- Exercise description:
Send back the records exactly as written, with no images.
[Opening Material shown section]
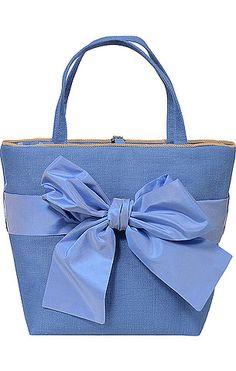 Bezaubernde Trachten-Tasche von Susanne Spatt in Hellblau. Mit floralem Innenfutter in Hellblau, Schleifen-Dekor und Zierverschluss mit Strass. Im Inneren verfügt die Tasche über ein zusätzliches Reißverschlussfach.
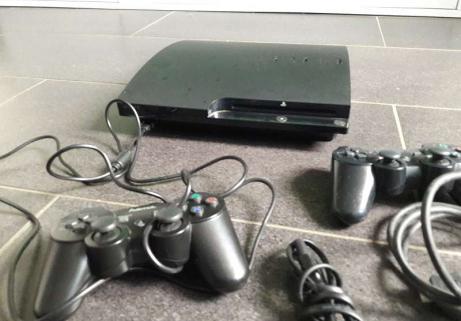 Playstation 3 et deux manettes 2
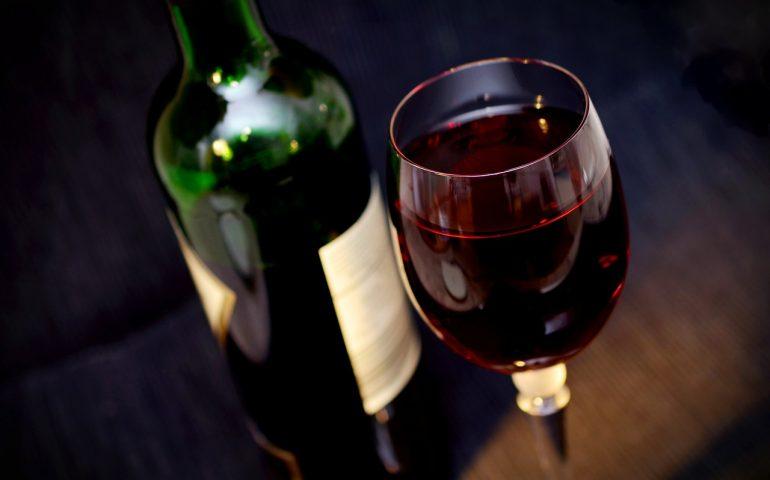 Sì all'acqua nel vino e al vino senza alcol: la proposta in un documento dell'Ue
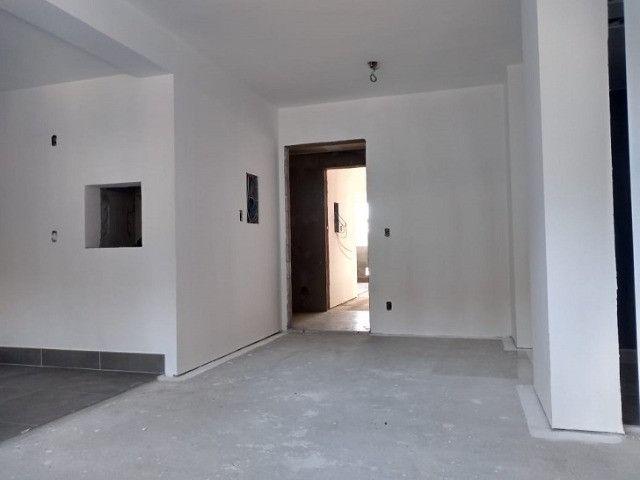Apartamento de 2 dormitórios com suíte no Bairro Jardim Lindóia, 60 m², 1 vaga de garagem - Foto 2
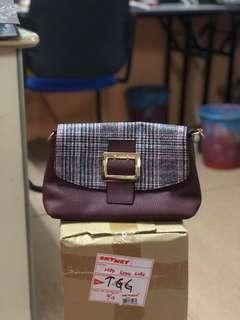Slingbag / Handbag (Brown)
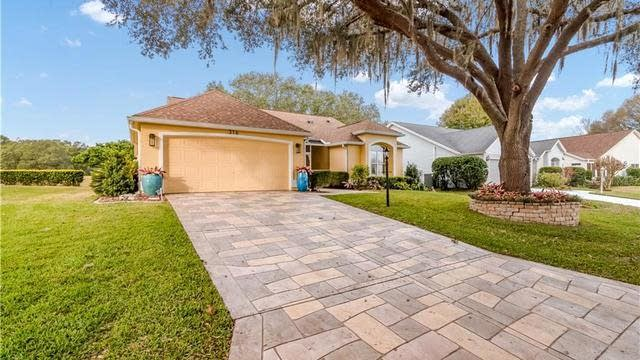 Photo 1 of 44 - 316 Del Mar Dr, Lady Lake, FL 32159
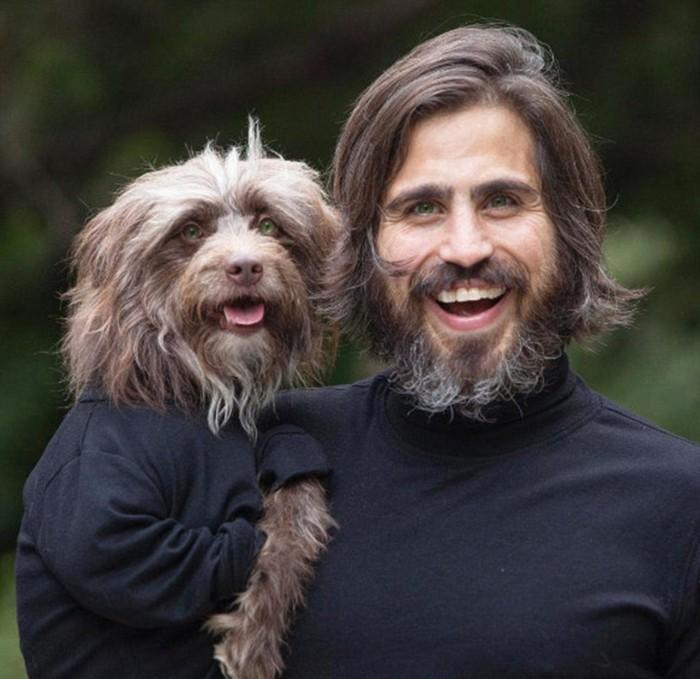 """狮子犬罗森伯格和他的主人托弗尔・布罗菲拍""""亲子装""""写真在社交网站走红"""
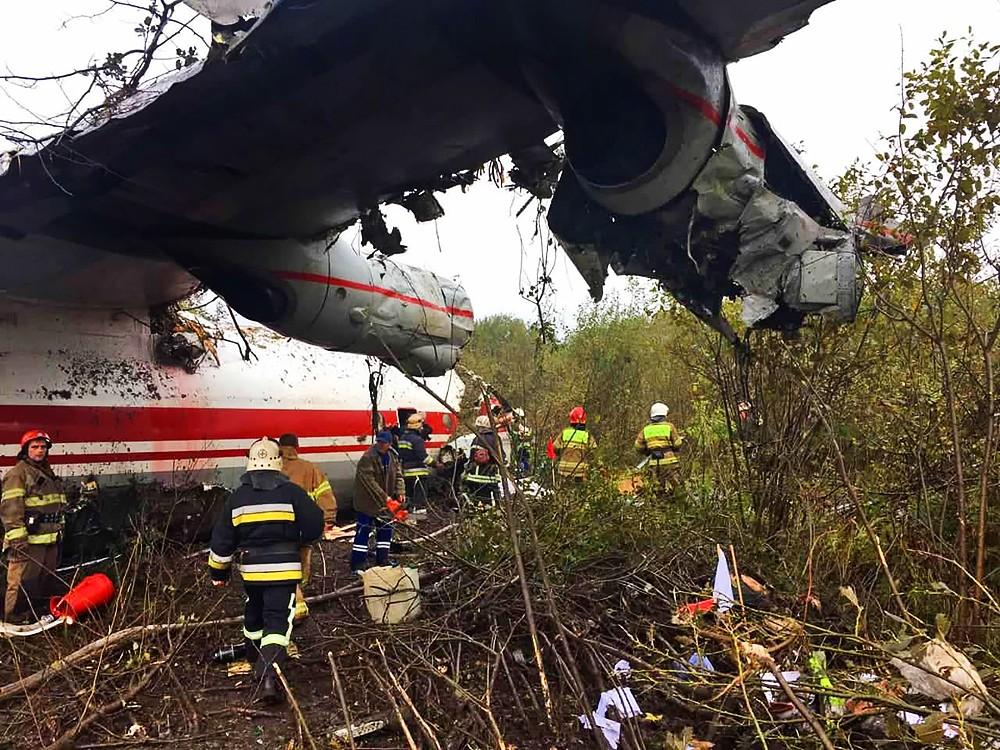 Аварийная посадка украинского самолета Ан-12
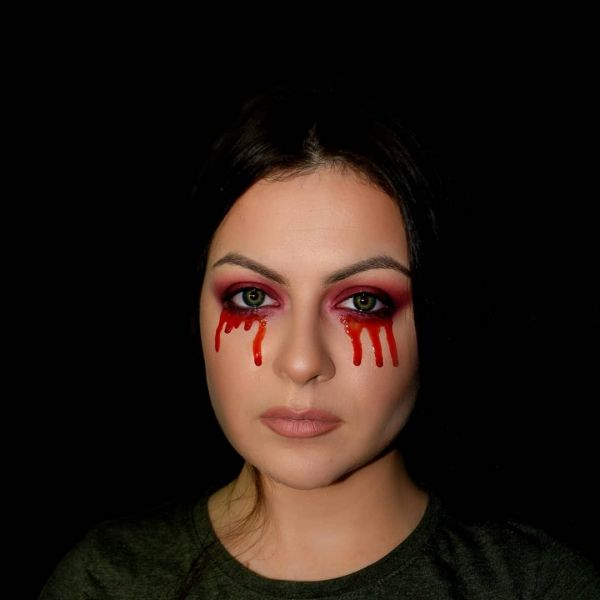 easy halloween makeup looks bleeding eyes makeup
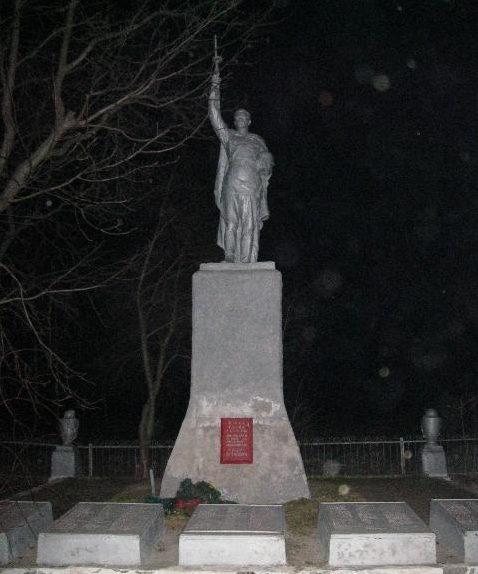 с. Щомы (Жовтневое) Ахтырского р-на. Братская могила воинов, погибших в боях за село и памятный знак погибшим односельчанам.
[Closing Material shown section]
- Answer to this task:
 Bezaubernde Trachten-Tasche von Susanne Spatt in Hellblau. Mit floralem Innenfutter in Hellblau, Schleifen-Dekor und Zierverschluss mit Strass. Im Inneren verfügt die Tasche über ein zusätzliches Reißverschlussfach.
 Playstation 3 et deux manettes 2
 Sì all'acqua nel vino e al vino senza alcol: la proposta in un documento dell'Ue
Apartamento de 2 dormitórios com suíte no Bairro Jardim Lindóia, 60 m², 1 vaga de garagem - Foto 2
Slingbag / Handbag (Brown)
 Photo 1 of 44 - 316 Del Mar Dr, Lady Lake, FL 32159
 """狮子犬罗森伯格和他的主人托弗尔・布罗菲拍""""亲子装""""写真在社交网站走红"""
 Аварийная посадка украинского самолета Ан-12
 easy halloween makeup looks bleeding eyes makeup
 с. Щомы (Жовтневое) Ахтырского р-на. Братская могила воинов, погибших в боях за село и памятный знак погибшим односельчанам.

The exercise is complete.